Photo via Pixabay by StockSnap
Healthy choices make up a big part of our life decisions when we want to stay happy and in good shape, but it’s not always easy to teach those choices. For young people, the ability to pick the right foods, make a schedule that allows for lots of exercise, and learn how to avoid negative influences is crucial, even when they’re still in elementary school. And by learning sooner how to care for their bodies and minds, they can stay on a healthy path well into adulthood.
So how do you get started? One of the easiest things you can do to help your child make good decisions is to make them for yourself. When young people see their parents doing the right thing, they are much more likely to follow suit, whether it’s eating vegetables or staying active. And by keeping the lines of communication open, you can also help your child learn to come to you about whatever is going on in their life, good or bad.
Eating the right foods is essential for kids of all ages, and the earlier you can start them on a variety of fruits and vegetables, the better. It’s also important to steer your child away from caffeine and to stay hydrated, so keep handy a selection of water, decaffeinated tea, and juices for them to choose from. Offering these options at home lays the foundation for your children to make better eating choices when they’re away from home and you’re not there to guide them.
Prepare them for the road
Teaching your teenager to drive and preparing them for the dangers of driving are two different things, and both can be scary. Ideally, you’ve acquainted your teen with the rules of the road as early as possible. This helps when it’s time to take the driver’s test and ingrains the importance of driver safety.

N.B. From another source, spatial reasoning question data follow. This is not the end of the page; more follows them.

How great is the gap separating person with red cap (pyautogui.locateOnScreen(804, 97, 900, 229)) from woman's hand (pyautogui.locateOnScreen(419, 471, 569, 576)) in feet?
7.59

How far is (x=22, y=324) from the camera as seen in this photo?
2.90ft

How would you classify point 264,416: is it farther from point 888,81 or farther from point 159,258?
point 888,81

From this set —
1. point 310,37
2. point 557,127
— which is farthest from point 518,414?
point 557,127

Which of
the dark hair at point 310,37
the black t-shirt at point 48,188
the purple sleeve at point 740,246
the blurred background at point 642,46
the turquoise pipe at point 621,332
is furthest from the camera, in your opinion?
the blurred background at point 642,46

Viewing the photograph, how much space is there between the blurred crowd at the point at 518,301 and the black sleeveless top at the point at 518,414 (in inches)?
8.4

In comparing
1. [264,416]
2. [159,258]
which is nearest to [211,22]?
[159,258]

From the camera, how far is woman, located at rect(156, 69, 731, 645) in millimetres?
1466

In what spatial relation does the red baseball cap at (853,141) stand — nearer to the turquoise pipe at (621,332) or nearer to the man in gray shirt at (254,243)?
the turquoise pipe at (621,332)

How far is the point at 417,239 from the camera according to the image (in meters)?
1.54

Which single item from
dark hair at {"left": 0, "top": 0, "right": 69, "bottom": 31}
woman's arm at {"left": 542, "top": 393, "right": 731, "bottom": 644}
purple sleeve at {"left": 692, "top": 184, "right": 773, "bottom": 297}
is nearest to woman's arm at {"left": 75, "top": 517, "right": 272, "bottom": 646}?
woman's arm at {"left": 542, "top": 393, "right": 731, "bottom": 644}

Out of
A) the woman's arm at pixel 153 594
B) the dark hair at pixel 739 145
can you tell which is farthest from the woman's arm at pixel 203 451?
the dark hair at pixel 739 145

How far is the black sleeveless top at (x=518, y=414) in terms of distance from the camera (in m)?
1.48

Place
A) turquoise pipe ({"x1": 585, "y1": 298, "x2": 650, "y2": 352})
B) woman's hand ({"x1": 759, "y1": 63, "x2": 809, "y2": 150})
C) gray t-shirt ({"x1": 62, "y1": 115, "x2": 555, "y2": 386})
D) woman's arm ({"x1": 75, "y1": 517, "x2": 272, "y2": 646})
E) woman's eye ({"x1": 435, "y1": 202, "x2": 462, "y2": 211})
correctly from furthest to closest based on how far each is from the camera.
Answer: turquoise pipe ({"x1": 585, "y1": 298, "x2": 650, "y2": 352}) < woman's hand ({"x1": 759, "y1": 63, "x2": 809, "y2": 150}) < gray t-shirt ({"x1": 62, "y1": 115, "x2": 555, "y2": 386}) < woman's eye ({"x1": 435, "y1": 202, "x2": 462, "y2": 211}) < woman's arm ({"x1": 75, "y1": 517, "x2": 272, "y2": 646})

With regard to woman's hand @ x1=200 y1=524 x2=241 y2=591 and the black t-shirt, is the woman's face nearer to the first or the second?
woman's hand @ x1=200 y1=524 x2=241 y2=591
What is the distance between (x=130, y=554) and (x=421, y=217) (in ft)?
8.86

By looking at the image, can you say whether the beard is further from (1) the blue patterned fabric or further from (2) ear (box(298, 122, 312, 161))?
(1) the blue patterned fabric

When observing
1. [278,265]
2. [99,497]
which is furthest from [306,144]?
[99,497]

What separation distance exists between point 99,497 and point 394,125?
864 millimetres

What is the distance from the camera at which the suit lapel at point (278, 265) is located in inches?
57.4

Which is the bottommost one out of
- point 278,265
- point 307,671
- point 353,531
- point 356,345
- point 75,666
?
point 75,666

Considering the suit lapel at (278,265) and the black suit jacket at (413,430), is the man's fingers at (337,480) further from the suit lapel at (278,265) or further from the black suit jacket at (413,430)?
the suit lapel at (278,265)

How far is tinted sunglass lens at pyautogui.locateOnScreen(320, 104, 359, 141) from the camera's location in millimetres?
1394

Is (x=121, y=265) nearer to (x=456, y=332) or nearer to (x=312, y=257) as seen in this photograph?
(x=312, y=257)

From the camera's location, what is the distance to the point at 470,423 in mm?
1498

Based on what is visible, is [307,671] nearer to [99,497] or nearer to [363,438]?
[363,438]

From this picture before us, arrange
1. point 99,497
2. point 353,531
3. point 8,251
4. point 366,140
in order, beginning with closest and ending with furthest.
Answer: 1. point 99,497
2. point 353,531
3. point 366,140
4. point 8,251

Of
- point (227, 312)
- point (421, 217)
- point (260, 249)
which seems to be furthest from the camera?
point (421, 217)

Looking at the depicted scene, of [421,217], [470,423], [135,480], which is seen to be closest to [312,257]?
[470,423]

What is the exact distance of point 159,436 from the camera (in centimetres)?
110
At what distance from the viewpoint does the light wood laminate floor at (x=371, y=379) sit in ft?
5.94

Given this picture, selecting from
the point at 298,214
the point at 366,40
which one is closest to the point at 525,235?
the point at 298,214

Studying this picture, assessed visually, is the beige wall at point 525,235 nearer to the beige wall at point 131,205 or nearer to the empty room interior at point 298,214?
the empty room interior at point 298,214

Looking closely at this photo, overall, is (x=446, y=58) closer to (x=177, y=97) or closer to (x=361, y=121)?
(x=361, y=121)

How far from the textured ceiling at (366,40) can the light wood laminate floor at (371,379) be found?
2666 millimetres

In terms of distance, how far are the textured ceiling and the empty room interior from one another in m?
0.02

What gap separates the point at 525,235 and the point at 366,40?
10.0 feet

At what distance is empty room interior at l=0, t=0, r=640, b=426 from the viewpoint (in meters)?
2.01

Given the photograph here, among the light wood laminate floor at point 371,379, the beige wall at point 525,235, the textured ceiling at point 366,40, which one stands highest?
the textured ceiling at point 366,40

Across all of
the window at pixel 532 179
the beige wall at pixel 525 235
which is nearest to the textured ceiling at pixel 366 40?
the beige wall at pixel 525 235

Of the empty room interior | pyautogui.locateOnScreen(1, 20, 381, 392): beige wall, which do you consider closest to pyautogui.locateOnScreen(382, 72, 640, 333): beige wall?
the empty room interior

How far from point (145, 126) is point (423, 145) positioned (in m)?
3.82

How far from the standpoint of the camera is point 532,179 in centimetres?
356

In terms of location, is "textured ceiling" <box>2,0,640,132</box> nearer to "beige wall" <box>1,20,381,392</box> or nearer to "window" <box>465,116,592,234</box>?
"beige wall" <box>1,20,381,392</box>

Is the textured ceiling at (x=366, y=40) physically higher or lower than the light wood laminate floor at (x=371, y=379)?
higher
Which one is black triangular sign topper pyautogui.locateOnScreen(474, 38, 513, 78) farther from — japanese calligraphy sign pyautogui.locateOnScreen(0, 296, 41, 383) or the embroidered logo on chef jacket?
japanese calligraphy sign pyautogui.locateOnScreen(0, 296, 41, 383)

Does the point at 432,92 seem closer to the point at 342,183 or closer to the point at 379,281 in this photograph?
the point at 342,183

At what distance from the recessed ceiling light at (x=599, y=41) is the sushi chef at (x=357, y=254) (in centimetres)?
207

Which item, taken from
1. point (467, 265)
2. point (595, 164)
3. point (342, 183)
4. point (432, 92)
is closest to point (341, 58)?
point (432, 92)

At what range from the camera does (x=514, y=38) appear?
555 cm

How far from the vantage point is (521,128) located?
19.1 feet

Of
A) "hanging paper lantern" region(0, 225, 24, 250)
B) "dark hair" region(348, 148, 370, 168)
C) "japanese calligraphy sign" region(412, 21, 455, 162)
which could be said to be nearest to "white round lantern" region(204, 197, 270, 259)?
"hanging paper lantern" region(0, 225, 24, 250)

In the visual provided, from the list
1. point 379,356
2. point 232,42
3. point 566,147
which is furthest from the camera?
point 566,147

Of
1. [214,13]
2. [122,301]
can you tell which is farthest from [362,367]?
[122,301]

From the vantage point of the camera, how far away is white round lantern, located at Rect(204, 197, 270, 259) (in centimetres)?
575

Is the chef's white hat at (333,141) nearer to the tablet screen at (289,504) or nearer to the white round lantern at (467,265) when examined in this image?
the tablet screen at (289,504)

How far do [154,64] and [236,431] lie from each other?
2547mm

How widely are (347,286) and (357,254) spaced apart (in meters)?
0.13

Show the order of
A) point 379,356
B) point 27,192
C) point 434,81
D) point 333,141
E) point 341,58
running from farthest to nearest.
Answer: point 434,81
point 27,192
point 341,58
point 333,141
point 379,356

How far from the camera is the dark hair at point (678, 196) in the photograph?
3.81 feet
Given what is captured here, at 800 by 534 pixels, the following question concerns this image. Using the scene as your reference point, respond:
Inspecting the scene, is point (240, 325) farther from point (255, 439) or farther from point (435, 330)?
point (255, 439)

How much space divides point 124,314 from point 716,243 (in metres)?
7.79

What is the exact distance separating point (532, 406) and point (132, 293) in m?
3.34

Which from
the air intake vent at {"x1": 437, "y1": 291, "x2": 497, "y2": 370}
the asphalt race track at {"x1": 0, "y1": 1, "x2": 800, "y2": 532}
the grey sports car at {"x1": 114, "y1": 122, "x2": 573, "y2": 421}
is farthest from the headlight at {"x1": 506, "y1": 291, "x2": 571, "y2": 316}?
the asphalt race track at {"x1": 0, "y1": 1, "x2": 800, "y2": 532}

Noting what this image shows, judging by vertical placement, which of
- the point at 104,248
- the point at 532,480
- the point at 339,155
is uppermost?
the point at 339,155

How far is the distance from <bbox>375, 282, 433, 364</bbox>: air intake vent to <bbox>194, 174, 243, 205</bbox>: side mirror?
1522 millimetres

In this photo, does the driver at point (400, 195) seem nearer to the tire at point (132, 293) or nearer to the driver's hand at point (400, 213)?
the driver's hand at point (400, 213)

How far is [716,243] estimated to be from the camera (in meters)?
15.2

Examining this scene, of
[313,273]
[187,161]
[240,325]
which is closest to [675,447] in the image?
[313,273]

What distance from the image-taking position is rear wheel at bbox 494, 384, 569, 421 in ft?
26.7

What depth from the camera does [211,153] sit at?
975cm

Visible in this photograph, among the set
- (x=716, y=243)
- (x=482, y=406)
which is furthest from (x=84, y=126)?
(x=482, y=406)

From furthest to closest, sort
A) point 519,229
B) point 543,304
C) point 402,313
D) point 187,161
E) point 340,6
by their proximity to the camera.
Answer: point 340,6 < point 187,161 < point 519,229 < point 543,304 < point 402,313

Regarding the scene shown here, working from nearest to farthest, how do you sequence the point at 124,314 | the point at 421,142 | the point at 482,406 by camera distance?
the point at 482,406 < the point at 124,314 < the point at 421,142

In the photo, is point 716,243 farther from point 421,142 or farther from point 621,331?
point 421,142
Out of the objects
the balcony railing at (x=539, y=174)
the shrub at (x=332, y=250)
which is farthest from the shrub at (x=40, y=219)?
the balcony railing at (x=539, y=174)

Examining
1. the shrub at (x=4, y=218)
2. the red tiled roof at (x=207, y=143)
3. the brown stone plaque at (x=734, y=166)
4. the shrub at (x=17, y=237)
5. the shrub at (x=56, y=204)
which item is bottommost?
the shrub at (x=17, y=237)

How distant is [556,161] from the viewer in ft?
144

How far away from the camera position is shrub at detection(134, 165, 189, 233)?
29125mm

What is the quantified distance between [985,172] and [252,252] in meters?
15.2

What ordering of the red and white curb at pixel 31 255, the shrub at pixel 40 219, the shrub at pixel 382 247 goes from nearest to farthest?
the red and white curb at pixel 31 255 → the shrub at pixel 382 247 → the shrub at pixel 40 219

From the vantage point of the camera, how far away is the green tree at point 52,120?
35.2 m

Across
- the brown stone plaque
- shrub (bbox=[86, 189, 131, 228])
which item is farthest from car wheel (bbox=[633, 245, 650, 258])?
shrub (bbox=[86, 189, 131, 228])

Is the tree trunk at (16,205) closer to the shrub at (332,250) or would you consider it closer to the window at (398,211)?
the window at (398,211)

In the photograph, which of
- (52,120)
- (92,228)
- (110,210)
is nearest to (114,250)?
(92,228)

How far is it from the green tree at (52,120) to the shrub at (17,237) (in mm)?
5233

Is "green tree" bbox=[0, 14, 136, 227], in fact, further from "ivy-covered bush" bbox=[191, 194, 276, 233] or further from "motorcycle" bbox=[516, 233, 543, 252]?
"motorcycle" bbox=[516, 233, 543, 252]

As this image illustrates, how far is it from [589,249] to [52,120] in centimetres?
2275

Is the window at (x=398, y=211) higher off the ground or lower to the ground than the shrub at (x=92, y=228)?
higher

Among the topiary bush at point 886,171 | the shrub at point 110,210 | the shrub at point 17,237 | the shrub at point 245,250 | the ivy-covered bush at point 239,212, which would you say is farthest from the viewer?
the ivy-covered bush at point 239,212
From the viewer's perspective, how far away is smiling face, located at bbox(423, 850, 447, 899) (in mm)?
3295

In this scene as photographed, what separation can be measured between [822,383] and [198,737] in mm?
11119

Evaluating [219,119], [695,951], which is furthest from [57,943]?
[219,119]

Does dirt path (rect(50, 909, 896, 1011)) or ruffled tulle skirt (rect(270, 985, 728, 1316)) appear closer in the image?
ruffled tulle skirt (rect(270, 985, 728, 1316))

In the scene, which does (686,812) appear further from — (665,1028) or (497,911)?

Make a point to talk to your child about refraining from texting or talking on the phone while driving, and consider riding along with them on a regular basis. If possible, don’t allow your new driver to have teenage passengers for several months to avoid potential distractions. If you haven’t yet researched auto insurance for your teen, do so ahead of time so that you are prepared financially and logistically for this critical step. Know that the average annual premium for a teen driver who meets specific criteria is $160.
Talk about peer pressure
Peer pressure can affect kids at just about any age, so it’s important to talk to them about how to stay strong in the face of negativity. When it comes to making their own decisions and learning how to forge their own path in life, knowing they have your support and guidance will help immensely when the time comes to stand their ground on difficult issues like experimenting with drugs and alcohol or skipping classes.
Help them avoid temptation
Teens are often faced with a lot of temptation when it comes to engaging in unhealthy behaviors, but if you can help them stay busy and find activities that rely on their continued good health -- such as playing a sport or taking up dance or a musical instrument -- they will have a much better chance of making good decisions when faced with a potentially harmful choice. Talk to your child about staying active and looking for ways they can engage in healthy activities both in and out of school.
Healthy choices aren’t always the easiest ones to make, so it’s imperative that you talk to your child about how to stay strong when faced with the most difficult ones. Being able to consider the future is important where good decisions are involved, and young people can’t always do that without a little guidance.